Sunday, December 16, 2012

The Problem Is Not Our Schools...

In light of the recent events in Connecticut and like with any major tragedy in the United States, society is now up in knots over the safety our schools, over the security offered, and over gun control laws. Honestly, I feel like it is keeping in tradition with what I have said for years and that is we are a nation and a society full of reactive and not proactive people.

To address the issues people have with being afraid to send our kids to school, was it not long ago that one of these shootings happened in a movie theater and not long before that it happened in a shopping mall? Clearly these tragedies can happen anywhere so what are parents going to do? Keep your kids at home forever? Never let them out of your sight? Can't be done. As parents we worry every time we send them out into the world and that is not going to change so everyone screaming "I am never going to send my kids to school again", not the answer.

As far as the security in our schools. Well I really think the schools and the parents within those schools have to make that determination for themselves and their area, not the general public deciding what is best for everyone. However, I also don't think that making our kids feel like they are going to school in prison or a war zone is the answer either. I also know that it has been stated in the news today that the shooter in this situation FORCED himself into the school, he didn't just walk in willy nilly. Proving not only that every one's comments about people just having free reign to walk into schools and do things like this are completely false, but also, once again, proving that we are entirely too reactive!
****************************************
**ACTIONS TO TAKE**.
- 1) According to the blog post above, how did the shooter get into the school?
- 2) From the blog post above, return the text starting at "To address the" and ending at "not the answer.".
- 3) Pick up the blog post on school safety after the Connecticut shooting and keep writing from its last sentence.

**MATERIAL SHOWN**.
****************************************
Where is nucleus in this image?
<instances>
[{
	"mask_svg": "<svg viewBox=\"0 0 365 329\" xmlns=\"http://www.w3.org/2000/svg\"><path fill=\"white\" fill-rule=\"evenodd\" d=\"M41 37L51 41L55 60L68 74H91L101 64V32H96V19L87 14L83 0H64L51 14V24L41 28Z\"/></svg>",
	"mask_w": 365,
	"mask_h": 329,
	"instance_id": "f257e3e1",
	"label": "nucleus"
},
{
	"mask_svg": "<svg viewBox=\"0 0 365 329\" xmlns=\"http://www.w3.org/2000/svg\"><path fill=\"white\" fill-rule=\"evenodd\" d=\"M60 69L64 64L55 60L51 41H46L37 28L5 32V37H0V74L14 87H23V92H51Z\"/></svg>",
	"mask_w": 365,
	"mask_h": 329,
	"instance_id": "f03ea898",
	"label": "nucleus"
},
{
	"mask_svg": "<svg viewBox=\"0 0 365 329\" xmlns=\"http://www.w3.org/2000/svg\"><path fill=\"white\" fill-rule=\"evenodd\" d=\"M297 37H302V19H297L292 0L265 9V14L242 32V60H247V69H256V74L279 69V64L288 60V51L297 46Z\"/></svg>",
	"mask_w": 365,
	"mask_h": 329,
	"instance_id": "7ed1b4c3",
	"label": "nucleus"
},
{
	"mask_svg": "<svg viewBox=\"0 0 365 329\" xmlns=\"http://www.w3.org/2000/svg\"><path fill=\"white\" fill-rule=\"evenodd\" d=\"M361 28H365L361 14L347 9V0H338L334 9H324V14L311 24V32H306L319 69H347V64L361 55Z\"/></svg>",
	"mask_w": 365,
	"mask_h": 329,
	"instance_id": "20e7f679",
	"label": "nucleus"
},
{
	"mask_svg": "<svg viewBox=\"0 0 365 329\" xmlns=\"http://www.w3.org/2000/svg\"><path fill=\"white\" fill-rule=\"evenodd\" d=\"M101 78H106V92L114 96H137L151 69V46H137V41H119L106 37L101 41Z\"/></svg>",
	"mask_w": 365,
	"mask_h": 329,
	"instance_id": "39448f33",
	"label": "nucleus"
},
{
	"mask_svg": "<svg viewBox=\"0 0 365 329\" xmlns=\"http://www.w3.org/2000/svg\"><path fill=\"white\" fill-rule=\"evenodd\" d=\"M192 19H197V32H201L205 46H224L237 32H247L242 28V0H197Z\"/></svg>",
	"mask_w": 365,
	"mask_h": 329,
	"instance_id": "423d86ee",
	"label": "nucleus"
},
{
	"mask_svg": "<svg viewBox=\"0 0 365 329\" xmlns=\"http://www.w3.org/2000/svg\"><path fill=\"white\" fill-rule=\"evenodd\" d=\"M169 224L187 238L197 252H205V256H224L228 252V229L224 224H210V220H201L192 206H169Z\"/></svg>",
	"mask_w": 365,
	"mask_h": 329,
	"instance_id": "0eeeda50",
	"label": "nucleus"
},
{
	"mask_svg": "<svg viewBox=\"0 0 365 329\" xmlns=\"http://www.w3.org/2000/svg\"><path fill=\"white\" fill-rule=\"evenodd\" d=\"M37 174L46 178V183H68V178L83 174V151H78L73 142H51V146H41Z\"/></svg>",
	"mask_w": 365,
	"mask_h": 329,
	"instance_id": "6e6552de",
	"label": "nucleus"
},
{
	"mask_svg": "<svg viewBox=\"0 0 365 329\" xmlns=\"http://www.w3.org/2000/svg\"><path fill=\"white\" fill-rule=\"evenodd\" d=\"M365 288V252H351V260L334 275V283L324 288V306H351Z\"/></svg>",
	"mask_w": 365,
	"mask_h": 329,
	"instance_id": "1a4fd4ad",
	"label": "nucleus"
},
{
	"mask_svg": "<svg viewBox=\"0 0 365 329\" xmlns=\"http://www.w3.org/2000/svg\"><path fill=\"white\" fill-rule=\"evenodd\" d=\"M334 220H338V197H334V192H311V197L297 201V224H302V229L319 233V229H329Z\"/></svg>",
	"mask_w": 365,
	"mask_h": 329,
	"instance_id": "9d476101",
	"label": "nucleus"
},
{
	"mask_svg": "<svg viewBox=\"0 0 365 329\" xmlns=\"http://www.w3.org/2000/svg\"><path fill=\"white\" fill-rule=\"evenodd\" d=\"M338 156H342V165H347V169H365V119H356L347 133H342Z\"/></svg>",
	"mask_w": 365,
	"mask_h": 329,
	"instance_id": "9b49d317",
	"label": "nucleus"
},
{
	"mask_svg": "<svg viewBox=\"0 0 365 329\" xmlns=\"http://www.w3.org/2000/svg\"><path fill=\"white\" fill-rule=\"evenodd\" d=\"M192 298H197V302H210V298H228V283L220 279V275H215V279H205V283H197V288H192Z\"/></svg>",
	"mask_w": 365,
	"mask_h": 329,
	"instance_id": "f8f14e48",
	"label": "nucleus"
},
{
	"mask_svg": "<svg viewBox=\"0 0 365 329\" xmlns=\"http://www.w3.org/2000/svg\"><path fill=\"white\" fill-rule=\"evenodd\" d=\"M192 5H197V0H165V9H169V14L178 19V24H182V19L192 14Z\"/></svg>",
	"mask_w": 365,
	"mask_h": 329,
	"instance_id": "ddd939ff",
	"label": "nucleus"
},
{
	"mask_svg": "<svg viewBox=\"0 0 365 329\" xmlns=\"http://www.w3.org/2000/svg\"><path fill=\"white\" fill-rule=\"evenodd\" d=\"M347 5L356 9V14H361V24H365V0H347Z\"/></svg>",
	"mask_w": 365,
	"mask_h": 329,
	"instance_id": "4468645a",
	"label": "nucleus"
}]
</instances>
****************************************
**TASK-BY-TASK ANSWERS**.
- 1) He forced himself into the school.

- 2)
To address the issues people have with being afraid to send our kids to school, was it not long ago that one of these shootings happened in a movie theater and not long before that it happened in a shopping mall? Clearly these tragedies can happen anywhere so what are parents going to do? Keep your kids at home forever? Never let them out of your sight? Can't be done. As parents we worry every time we send them out into the world and that is not going to change so everyone screaming "I am never going to send my kids to school again", not the answer.

- 3)
As far as taking away people's right to have guns period, come on...really? I do not have a gun myself, but my father owns enough to take over a small country and I also grew up shooting them regularly and still enjoy doing it now. However, for the sake of giggles, let's play this argument out. If we are going to take away this vehicle that contributes to crime, then we need to take away all cars to avoid drunk driving accidents. Then we need to take away all knives to avoid stabbings. Then we need to become a dry nation with no alcohol to do away with all fights, domestic violence incidents, and other crimes that are directly alcohol induced. Then we need to do away with all technology and Internet so we can get rid of things like cyber-bullying, cyber-stalking, identity theft, and all other crimes that are assisted and/or only made possible through technology. Sounds insane right? Well if we are going to entertain one argument you can't very well not entertain all of them, so where does it stop? The problem is not the vehicle or tool used, it is the person utilizing it!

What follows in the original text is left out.